Natürlich, und darauf legt die DEKRA Wert, sind diese Versuche kein Vergleich. Zu unterschiedlich sind die Fahrzeuge. Dennoch gibt es zu denken, dass vor allem alte Konstruktionen mit großen Belastungswerten negativ auffallen. Alle Autos waren nach dem Crash nur noch Schrott.

Der Smart, immerhin der jüngste Test-Kandidat, sah auf den ersten Blick noch relativ gut aus, allerdings war der Fußraum auf der Beifahrerseite stark deformiert. Bei den anderen Kleinwagen braucht über eine Reparatur gar nicht nachgedacht zu werden.

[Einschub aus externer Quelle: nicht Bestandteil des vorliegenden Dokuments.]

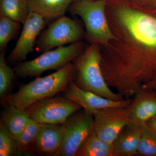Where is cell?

Jeder Knall brachte den Airbag zum Rauchen und das Publikum zum Schweigen. Auch wenn der Test improvisiert wirkte: Wer diese Bilder sieht, beharrt nicht auf Vorfahrt, sondern denkt nach. Wir sind gespannt, wie die Industrie über derartige Tests denkt. Bei Redaktionsschluss waren den Herstellern noch zu wenig Fakten für eine Stellungnahme bekannt. Mal sehen, ob sie auch so geschockt sind wie das Crash-Publikum.

Kommentar von Redakteur N. Eickmann

Kommentar von AUTO BILD-Redakteur Nikolaus Eickmann Autohersteller und die Organisation EuroNCAP crashen seit Jahren nach genau definierten Parametern: Geschwindigkeit, seitliche Überdeckung der Barriere, deren Verformbarkeit, ja selbst der Abstand der Dummys zum Lenkrad und die Neigung der Sitzlehne, alles ist haarklein vorgeschrieben. Warum? Um eine verwertbare Vergleichbarkeit zu erhalten.

Bei den hier gezeigten Szenarien handelt es sich um so genannte Car-to-Car-Crash-Versuche. Und ihre Ergebnisse sind nur begrenzt aussagekräftig. Beim nächsten Crash könnte alles schon ganz anders aussehen. Denn: Die Vergangenheit der Fahrzeuge ist unbekannt, vielleicht waren auch ehemalige Unfallfahrzeuge im Test, keiner weiß das genau.

Sicher ist: Demnächst flimmern diese Bilder über sämtliche TV-Sender, sorgen für Panik und Einschaltquote. Motto: Nur die Show ist wichtig. Der Kameramann zeichnet spektakuläre Bilder auf, die begleitenden Kommentare (ver)formen das Horrorszenario. Der Feldversuch von DEKRA zeigt Einzelfälle. Nicht mehr, nicht weniger. Mit EuroNCAP hat das nichts zu tun.